### DATA FOR THIS TASK
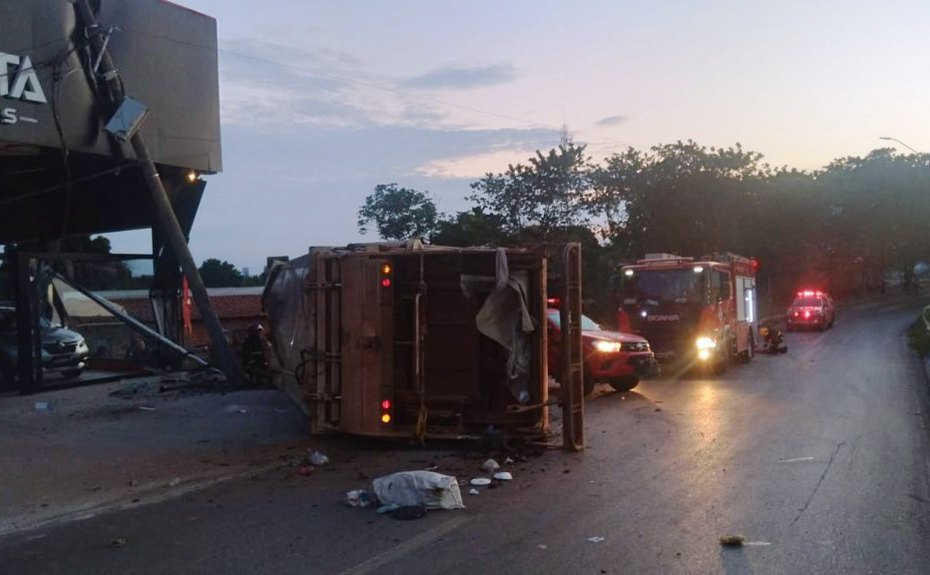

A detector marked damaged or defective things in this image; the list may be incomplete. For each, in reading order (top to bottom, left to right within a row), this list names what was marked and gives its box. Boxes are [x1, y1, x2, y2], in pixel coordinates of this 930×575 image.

crushed vehicle [0, 306, 90, 388]
overturned vehicle [260, 241, 580, 444]
crushed vehicle [260, 241, 580, 444]
crushed vehicle [548, 296, 656, 396]
crushed vehicle [612, 253, 756, 374]
crushed vehicle [784, 290, 832, 330]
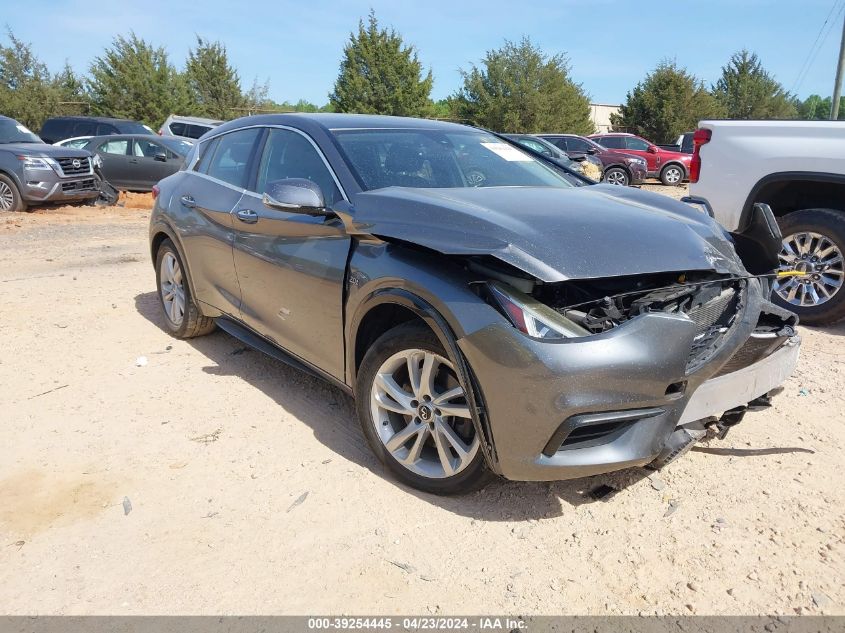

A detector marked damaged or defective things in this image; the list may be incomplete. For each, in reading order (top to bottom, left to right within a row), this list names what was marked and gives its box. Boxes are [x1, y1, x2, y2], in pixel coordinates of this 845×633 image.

gray damaged suv [0, 115, 99, 211]
crumpled front hood [352, 184, 744, 280]
gray damaged suv [148, 116, 800, 496]
broken headlight [488, 282, 588, 338]
exposed headlight housing [488, 282, 588, 338]
damaged front bumper [454, 278, 796, 482]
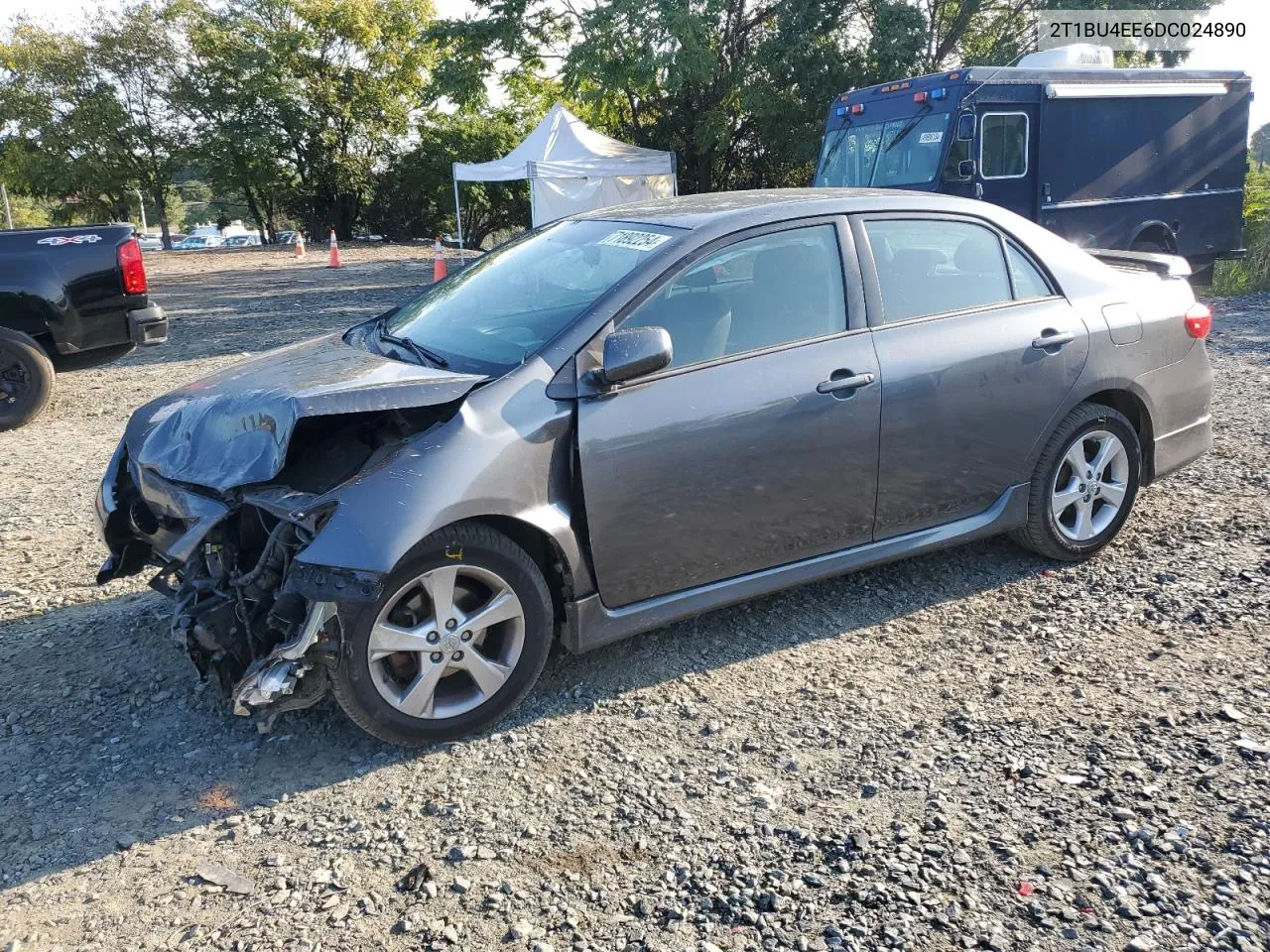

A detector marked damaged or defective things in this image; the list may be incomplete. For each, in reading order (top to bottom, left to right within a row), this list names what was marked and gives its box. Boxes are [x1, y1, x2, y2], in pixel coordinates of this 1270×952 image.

detached bumper piece [126, 305, 167, 347]
damaged gray toyota corolla [96, 191, 1208, 746]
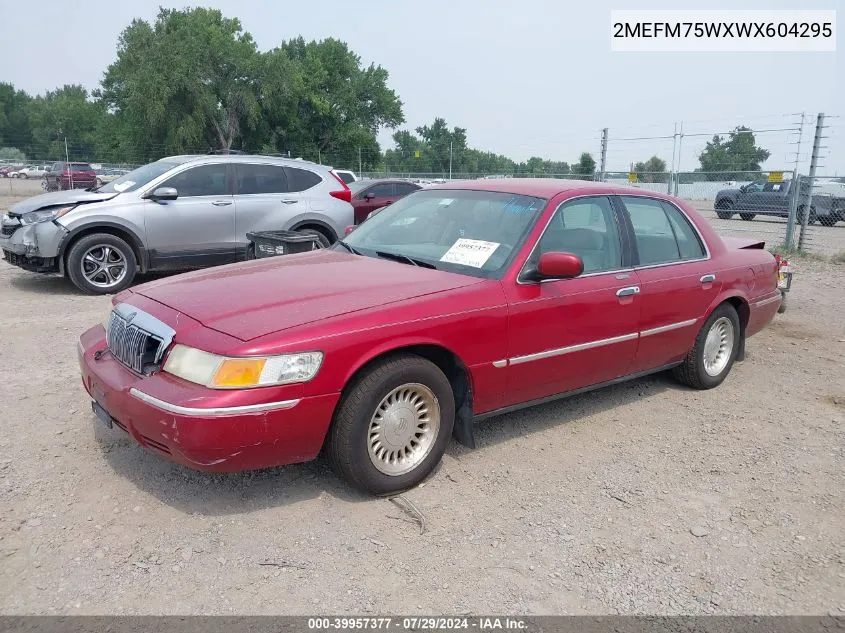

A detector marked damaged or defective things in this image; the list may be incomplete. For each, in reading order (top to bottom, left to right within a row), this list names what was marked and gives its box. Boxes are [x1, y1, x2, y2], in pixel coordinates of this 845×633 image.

damaged front bumper [0, 215, 68, 272]
damaged silver suv [0, 153, 352, 294]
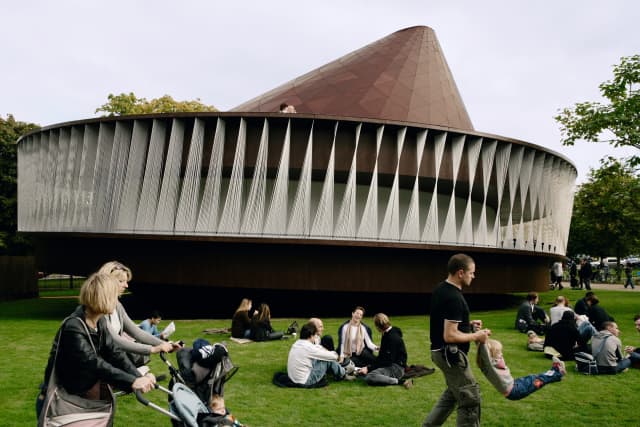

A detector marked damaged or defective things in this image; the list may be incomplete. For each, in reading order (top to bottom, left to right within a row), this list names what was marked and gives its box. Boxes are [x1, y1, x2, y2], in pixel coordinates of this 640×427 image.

rusty brown roof [232, 25, 472, 130]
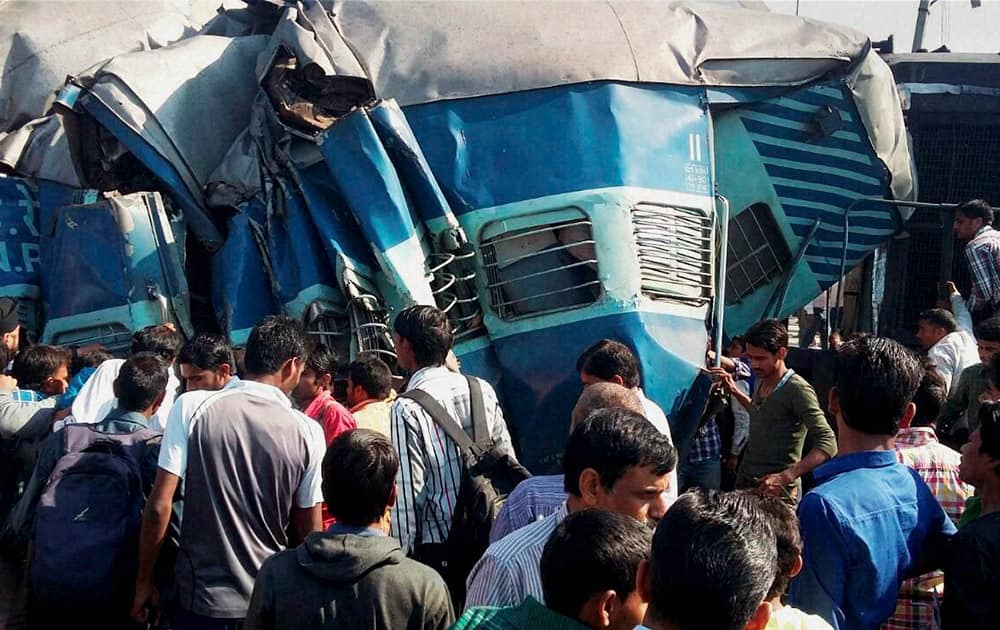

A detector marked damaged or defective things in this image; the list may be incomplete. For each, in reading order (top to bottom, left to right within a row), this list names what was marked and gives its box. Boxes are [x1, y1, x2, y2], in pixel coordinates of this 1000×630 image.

crumpled roof [332, 0, 872, 106]
shattered window [480, 211, 596, 320]
broken train window grill [480, 212, 596, 320]
broken train window grill [632, 204, 712, 304]
shattered window [632, 204, 712, 304]
broken train window grill [724, 204, 792, 304]
shattered window [724, 204, 792, 304]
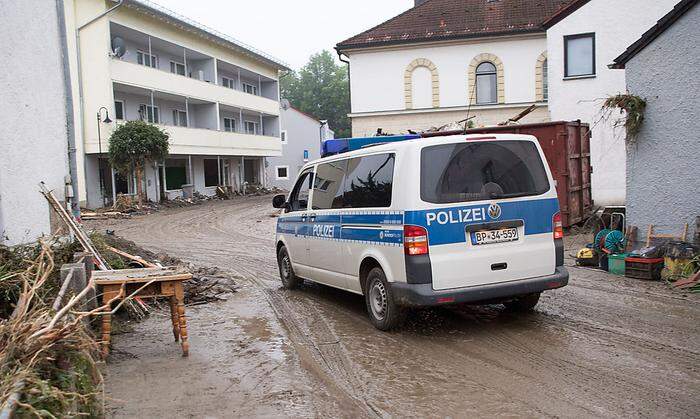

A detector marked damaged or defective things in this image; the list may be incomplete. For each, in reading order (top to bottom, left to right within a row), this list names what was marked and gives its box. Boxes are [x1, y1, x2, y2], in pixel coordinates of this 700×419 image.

broken furniture [92, 270, 194, 358]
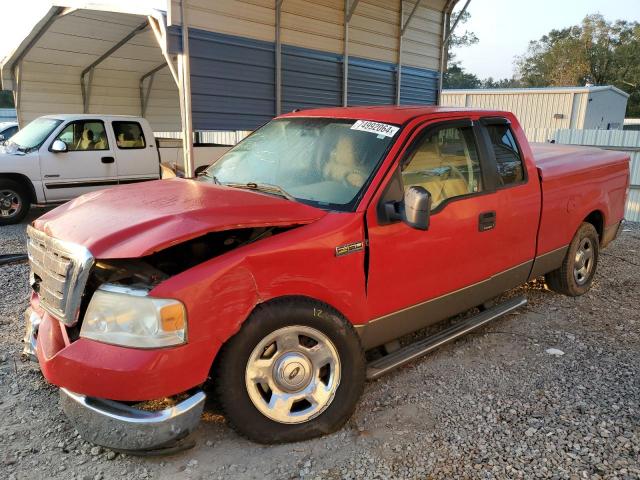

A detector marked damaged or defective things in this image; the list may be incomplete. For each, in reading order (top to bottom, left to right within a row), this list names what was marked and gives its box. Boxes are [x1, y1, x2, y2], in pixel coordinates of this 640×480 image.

crumpled hood [32, 177, 328, 258]
damaged red truck [22, 106, 628, 450]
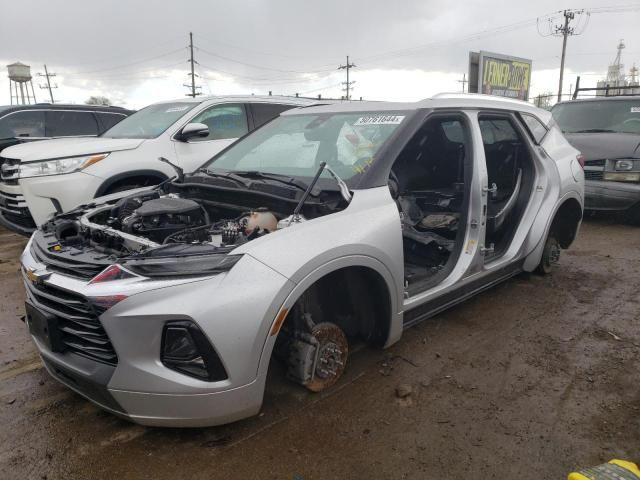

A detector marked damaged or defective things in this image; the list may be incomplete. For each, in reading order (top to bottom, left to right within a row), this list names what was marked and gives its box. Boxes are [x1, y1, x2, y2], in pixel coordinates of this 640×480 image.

damaged chevrolet blazer [20, 94, 584, 428]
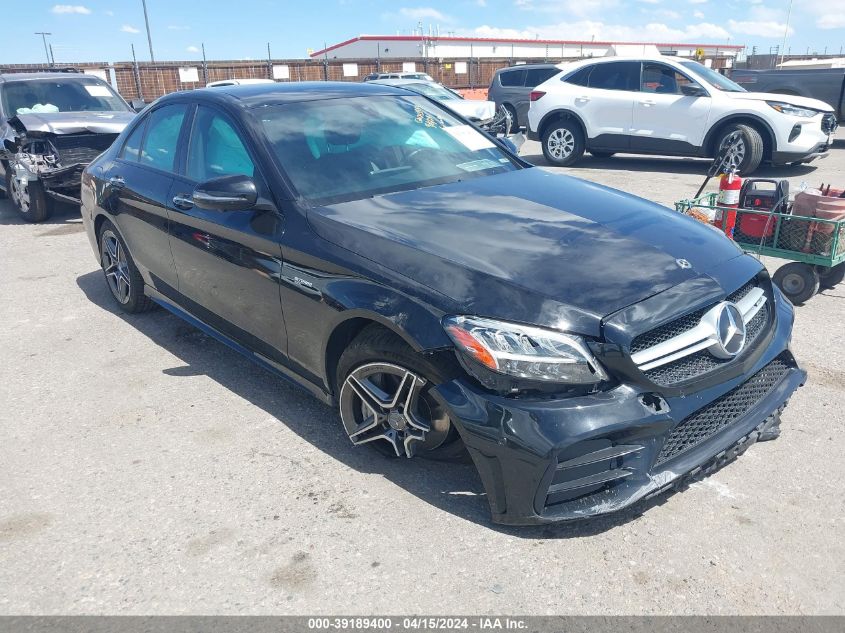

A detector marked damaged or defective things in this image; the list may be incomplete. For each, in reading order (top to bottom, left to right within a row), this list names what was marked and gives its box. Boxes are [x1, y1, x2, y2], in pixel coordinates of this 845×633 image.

damaged white car [0, 69, 135, 220]
damaged front bumper [436, 292, 804, 524]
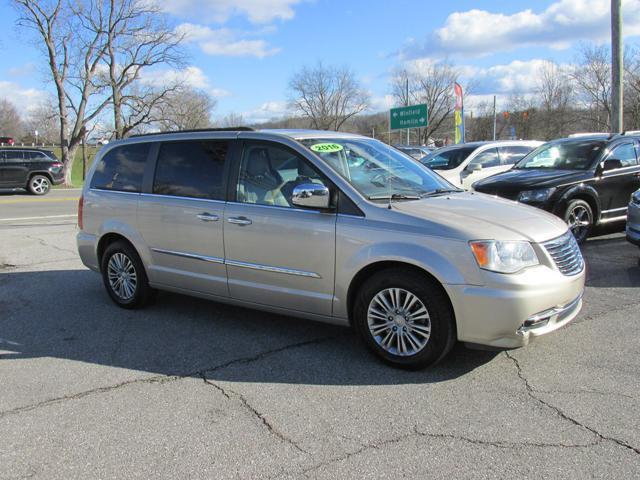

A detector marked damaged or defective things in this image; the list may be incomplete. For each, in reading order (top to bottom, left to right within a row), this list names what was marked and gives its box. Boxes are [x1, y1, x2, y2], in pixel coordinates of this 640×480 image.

cracked pavement [1, 197, 640, 478]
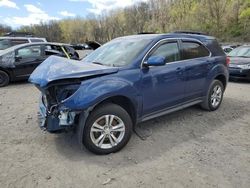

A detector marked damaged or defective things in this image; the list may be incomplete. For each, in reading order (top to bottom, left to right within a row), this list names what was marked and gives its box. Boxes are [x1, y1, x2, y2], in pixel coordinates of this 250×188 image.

### PROMPT
Set down each entry above word for word, without its pictures.

### WRITTEN REPLY
A detector marked damaged or defective things in this image; the list may be incomplete. For each, in reading order (top to bottom, left to right within a row), this list names what was marked and gives its box. Boxes are [x1, y1, x2, y2], in pixel coordinates of this 930×575 image.

crushed vehicle [0, 306, 90, 388]
overturned vehicle [260, 241, 580, 444]
crushed vehicle [260, 241, 580, 444]
crushed vehicle [548, 296, 656, 396]
crushed vehicle [612, 253, 756, 374]
crushed vehicle [784, 290, 832, 330]

A detector marked damaged or defective things in this image; the list may be incomplete. For each, in reading order (top to bottom, left to right within a row), this list names what was marked and gives its box. Boxes are [x1, y1, x2, y2], in pixel coordinates of this 845×633 image.

gray damaged suv [0, 115, 99, 211]
crumpled front hood [352, 184, 744, 280]
gray damaged suv [148, 116, 800, 496]
broken headlight [488, 282, 588, 338]
exposed headlight housing [488, 282, 588, 338]
damaged front bumper [454, 278, 796, 482]

A detector marked damaged or defective things in this image; the list may be incomplete. For each, in reading order (top to bottom, left to right within a row), this list names what was marked and gives its box. Boxes are [x1, y1, x2, y2], in pixel coordinates of this 1270×952 image.

detached bumper piece [126, 305, 167, 347]
damaged gray toyota corolla [96, 191, 1208, 746]

A detector marked damaged or defective things in this image; the list may be incomplete. For each, in reading order (top to bottom, left to right within a row), this list names what was marked and gives its box. Boxes are [x1, y1, x2, y2], in pixel coordinates of this 845×633 image.

damaged front bumper [0, 215, 68, 272]
damaged silver suv [0, 153, 352, 294]

A detector marked damaged or defective things in this image; the list may be incomplete. For each, in reading order (top to bottom, left to right within a row), this list names what was marked and gives its box. Boxes are [x1, y1, x2, y2], in pixel coordinates of this 640×427 image.

rusty brown roof [232, 25, 472, 130]

A detector marked damaged or defective things in this image; the list may be incomplete. For each, in reading order (top to bottom, left to right within a row), this list names what was marked and gives its box. Boxes are [x1, y1, x2, y2], in pixel coordinates of this 1000×630 image.

crumpled roof [332, 0, 872, 106]
shattered window [480, 211, 596, 320]
broken train window grill [480, 212, 596, 320]
broken train window grill [632, 204, 712, 304]
shattered window [632, 204, 712, 304]
broken train window grill [724, 204, 792, 304]
shattered window [724, 204, 792, 304]

A detector marked damaged or defective things in this image; the list may be incomplete. For each, in reading order (top to bottom, left to right within a row), this list names what was marked and gives its box. Boxes are [x1, y1, x2, y2], in pixel coordinates of this 700×419 image.

broken furniture [92, 270, 194, 358]

A detector marked damaged or defective things in this image; the list may be incomplete. For each, in reading order (top to bottom, left to right within a row), this list names what was marked and gives its box. Boxes are [x1, y1, x2, y2], in pixel coordinates of this 640×480 image.

crumpled hood [32, 177, 328, 258]
damaged red truck [22, 106, 628, 450]

A detector marked damaged or defective things in this image; the list may be incomplete. For each, in reading order (top to bottom, left to right within a row), this list names what was marked and gives its box. Boxes are [x1, y1, x2, y2], in pixel coordinates of this 640×480 image.

damaged chevrolet blazer [20, 94, 584, 428]

A detector marked damaged or defective things in this image; the list may be incomplete. For each, in reading order (top to bottom, left to right within a row), this list names what was marked and gives its box. Boxes are [x1, y1, x2, y2], in pixel coordinates of this 845×633 image.

damaged white car [0, 69, 135, 220]
damaged front bumper [436, 292, 804, 524]

A detector marked damaged or defective things in this image; the list may be incomplete. For each, in reading order (top to bottom, left to right within a row), this list names what was marked and gives its box. Boxes are [x1, y1, x2, y2], in pixel coordinates of this 640×480 image.

cracked pavement [1, 197, 640, 478]

A detector marked damaged or defective things in this image; the list may be incomplete. For each, in reading order (top to bottom, left to right within a row), this list names what was marked and gives its box. Boxes are [x1, y1, x2, y2], in pixel coordinates of this 250×188 image.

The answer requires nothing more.